TRECHO DO TEXTO
--*--
Pular para o conteúdo principal

Domingos de todos nós

     O cotidiano por vezes é incrível.
     Como sempre faço aos domingos, me acordei bem cedo e sai para caminhar pela cidade. Gosto do clima de domingo, gosto de andar sem rumo pela cidade que foi dormir tarde e vai acordando aos poucos.
     Caminhar por lugares diferentes me desperta a curiosidade. Sempre gostei de caminhar sem rumo, ainda mais num domingo como qualquer outro. Hoje passei por uma parte da cidade onde a música estava sendo executada a todo volume. Aquelas batidas típicas de festas estavam pulsando, reverberando por ruas desertas. Apenas eu caminhando e envolvido pelas batidas compassadas da música. Latinhas de cervejas, garrafas quebradas, pessoas jogadas pelos cantos. Ao largo observo uma casa noturna, pessoas dançando, fumando, conversando como se fora o início da noite, a procura de uma felicidade perdida em algum canto de suas vidas. Isso oito e pouco da manhã. Fico sempre impressionado com a disposição de quem se propõe a dançar uma noite toda e mantém a mesma disposição numa manhã fria. Conversei com um taxista que estava parado em frente, entre risadas me assegurou que a festa iria até quase meio-dia. Admiro aquelas pessoas que procuram a sua porção de felicidade como se fora a única coisa importante na vida. Será que não é?
     Continuo sem rumo, numa caminhada típica de domingo. Passo por ruas desertas, poucas pessoas, um vento leve me empurra por novos caminhos. Ao virar uma esquina me deparo com homens trabalhando no conserto de uma tubulação qualquer. Domingo, infelizmente, também é dia de trabalhar. Homens com olhares distantes como se fossem máquinas programadas para trabalhar sem pensar em mais nada. Homens autômatos, homens de uma sociedade que cumpre rigorosamente suas tarefas, sem questioná-las, sem buscar novas formas de atuação. Observo por algum tempo aquele grupo de trabalhadores, todos eles não olhavam para os lados, estavam concentrados em suas funções, não havia uma risada, eles trabalhavam em absoluto silêncio a espera do final de seus expedientes.
     A cidade já estava mais desperta. Nas ruas a vida já pulsava. Pessoas caminhando com seus cachorros. Famílias indo às compras para os almoços de domingo e eu apenas caminhado sem rumo. Olhando o desconhecido e cada vez mais intrigado com tudo isso que me cerca, tentando entender as dinâmicas da vida. Não há lógica no viver. Vamos apenas vivendo, buscando ser felizes. E somos felizes. Felicidades particulares, com suas especificidades. Não há uma felicidade única para todos. Cada um de nós e feliz do seu jeito.
--*--
LINHAS LISTADAS
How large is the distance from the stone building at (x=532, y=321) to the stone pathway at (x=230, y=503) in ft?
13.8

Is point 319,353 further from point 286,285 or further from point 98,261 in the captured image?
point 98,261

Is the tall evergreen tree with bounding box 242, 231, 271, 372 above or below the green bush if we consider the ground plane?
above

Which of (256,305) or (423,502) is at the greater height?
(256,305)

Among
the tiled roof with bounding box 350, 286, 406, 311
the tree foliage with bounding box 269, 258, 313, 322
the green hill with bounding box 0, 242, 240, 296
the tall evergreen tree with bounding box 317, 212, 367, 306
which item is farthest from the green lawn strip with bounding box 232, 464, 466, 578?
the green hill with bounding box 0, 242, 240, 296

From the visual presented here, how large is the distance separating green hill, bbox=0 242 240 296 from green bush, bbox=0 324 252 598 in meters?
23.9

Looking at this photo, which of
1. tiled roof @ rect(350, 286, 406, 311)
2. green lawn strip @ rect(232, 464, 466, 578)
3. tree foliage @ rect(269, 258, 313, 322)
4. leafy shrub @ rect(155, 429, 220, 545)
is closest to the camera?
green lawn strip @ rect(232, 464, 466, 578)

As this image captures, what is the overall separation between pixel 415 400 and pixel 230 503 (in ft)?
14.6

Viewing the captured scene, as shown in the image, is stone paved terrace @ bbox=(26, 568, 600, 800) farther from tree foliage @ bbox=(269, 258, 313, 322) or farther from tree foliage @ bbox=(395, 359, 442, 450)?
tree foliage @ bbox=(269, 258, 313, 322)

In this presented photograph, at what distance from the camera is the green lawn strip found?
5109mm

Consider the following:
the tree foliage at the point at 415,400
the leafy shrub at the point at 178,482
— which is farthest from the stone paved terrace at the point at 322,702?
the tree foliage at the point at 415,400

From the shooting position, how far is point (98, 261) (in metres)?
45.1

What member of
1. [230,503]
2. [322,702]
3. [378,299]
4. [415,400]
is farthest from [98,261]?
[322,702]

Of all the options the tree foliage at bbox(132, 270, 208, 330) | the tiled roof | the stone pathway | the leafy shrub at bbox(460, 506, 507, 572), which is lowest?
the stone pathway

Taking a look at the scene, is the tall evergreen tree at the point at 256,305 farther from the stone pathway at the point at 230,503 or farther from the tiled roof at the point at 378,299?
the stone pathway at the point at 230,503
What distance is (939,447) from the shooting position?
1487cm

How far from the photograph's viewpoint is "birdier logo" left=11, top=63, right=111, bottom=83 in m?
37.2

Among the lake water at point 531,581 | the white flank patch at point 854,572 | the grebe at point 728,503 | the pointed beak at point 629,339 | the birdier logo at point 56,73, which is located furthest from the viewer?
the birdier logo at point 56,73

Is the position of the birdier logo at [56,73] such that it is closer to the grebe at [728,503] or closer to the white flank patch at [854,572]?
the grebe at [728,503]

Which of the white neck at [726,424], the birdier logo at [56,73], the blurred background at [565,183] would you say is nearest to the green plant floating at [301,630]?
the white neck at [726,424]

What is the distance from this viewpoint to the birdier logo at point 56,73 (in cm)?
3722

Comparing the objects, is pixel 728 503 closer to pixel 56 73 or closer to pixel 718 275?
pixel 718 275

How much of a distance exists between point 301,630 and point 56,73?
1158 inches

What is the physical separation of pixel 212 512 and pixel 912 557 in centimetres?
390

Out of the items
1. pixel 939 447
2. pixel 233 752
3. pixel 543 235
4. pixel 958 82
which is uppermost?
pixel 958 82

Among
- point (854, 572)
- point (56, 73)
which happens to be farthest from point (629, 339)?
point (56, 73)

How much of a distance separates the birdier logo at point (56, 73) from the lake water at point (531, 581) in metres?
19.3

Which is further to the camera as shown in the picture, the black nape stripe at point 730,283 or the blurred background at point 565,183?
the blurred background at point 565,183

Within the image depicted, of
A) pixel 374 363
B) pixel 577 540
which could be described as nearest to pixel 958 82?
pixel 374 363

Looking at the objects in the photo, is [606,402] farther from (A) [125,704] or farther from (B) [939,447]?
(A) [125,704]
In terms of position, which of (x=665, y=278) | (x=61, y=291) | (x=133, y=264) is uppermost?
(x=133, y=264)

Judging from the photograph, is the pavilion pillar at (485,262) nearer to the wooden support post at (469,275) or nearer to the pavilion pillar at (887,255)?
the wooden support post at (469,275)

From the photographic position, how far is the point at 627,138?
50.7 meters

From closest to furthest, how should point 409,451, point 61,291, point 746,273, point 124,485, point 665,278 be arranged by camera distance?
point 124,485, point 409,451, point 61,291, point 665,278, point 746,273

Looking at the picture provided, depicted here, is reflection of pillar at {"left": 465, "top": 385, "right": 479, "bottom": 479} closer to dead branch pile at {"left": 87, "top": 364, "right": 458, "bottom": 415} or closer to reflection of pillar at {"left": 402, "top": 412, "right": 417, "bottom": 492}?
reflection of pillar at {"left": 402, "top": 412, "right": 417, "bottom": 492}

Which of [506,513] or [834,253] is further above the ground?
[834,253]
--*--
TAREFAS A CUMPRIR
(1) Na crônica sobre os domingos, o que o taxista parado em frente à casa noturna assegurou?
(2) Com base na crônica sobre os domingos, explique por que não existe uma felicidade única para todos.
(3) Dê continuidade à crônica sobre os domingos a partir da última frase.
As linhas listadas são um material à parte, sem relação com a crônica.

LISTA DE RESPOSTAS
(1) Que a festa iria até quase meio-dia.

(2) Porque as felicidades são particulares, cada uma com suas especificidades. Cada pessoa é feliz do seu jeito.

(3)
     Em cada casa começava a tarefa de todos os domingos. A fumaça a invadir as ruas. As famílias reunindo-se em torno das churrasqueiras, fazendo seus assados dos finais de semana, churrascos, galetos, enfim, vão apenas vivendo mais um domingo como tantos outros. E isso que é o interessante em nossas vidas. Repetimos comportamentos, repetimos quase à exaustão e mesmo assim somos felizes. Como entender? Não é para ser entendido, é assim porque é assim.
     Quase chegando em casa passo por uma daquelas televisões de cachorro. Frangos sendo assados e o cheiro típico no ar. Aquele cheiro é o que identifica os domingos para mim. Não consigo passar um domingo sem sentir este aroma típico. Me sinto novamente de volta à realidade. E agradeço sentir novamente a vida pulsar normalmente como deve ser os domingos de todos nós...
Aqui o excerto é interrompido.